** begin Text passage **

Last Week in Taxes
Issue #1 MEA APAC AMER

Last Week in Taxes: Fuel-tax relief from Nairobi to La Paz (Issue #1)

What changed — at a glance

Kenya

VAT

In force
Rate change Effective 15 Apr 2026

Kenya temporarily cut VAT on petroleum products (super petrol, diesel, illuminating kerosene) from 16% to 8% in two steps: Legal Notice No. 69 (16% to 13%, 14 April 2026) and Legal Notice No. 70 (13% to 8%, 15 April 2026). The 8% rate runs 15 April to 14 July 2026.

Official source: Kenya Law (National Council for Law Reporting)

Philippines

Excise

In force
Rate change Effective 17 Apr 2026

President Marcos issued Executive Order No. 114 (signed 16 April 2026) temporarily suspending excise taxes on LPG (except as petrochemical raw material) and kerosene (except aviation fuel) for three months, pursuant to RA 12316. The Bureau of Internal Revenue implemented it via Revenue Regulations No. 3-2026, effective on publication 17 April 2026.

Official source: Supreme Court E-Library (Republic of the Philippines)

Bolivia

VAT

In force
Compliance Effective 13 Apr 2026

Bolivia's tax authority (Servicio de Impuestos Nacionales) restored the full 100% VAT fiscal credit on gasoline and diesel purchases, removing the prior cap that allowed only 70% of input VAT to be credited. The total VAT paid on each fuel purchase is now recoverable by the taxpayer.

** end Text passage **
** begin Supplied data **

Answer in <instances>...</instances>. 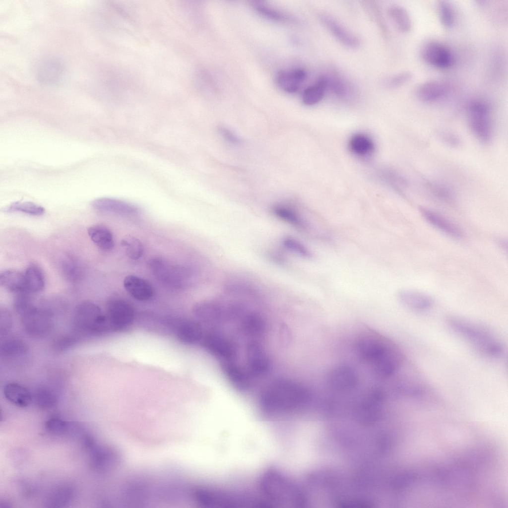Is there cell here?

** end Supplied data **

§ **Requests**:
a. Reproduce the part of the tax update between "President Marcos issued" and "17 April 2026.", inclusive.
b. According to the tax update, what share of input VAT on fuel purchases could be credited in Bolivia before the cap was removed?
The lines have no connection to the tax update.

§ **Answers to the problems**:
a.
President Marcos issued Executive Order No. 114 (signed 16 April 2026) temporarily suspending excise taxes on LPG (except as petrochemical raw material) and kerosene (except aviation fuel) for three months, pursuant to RA 12316. The Bureau of Internal Revenue implemented it via Revenue Regulations No. 3-2026, effective on publication 17 April 2026.

b. 70%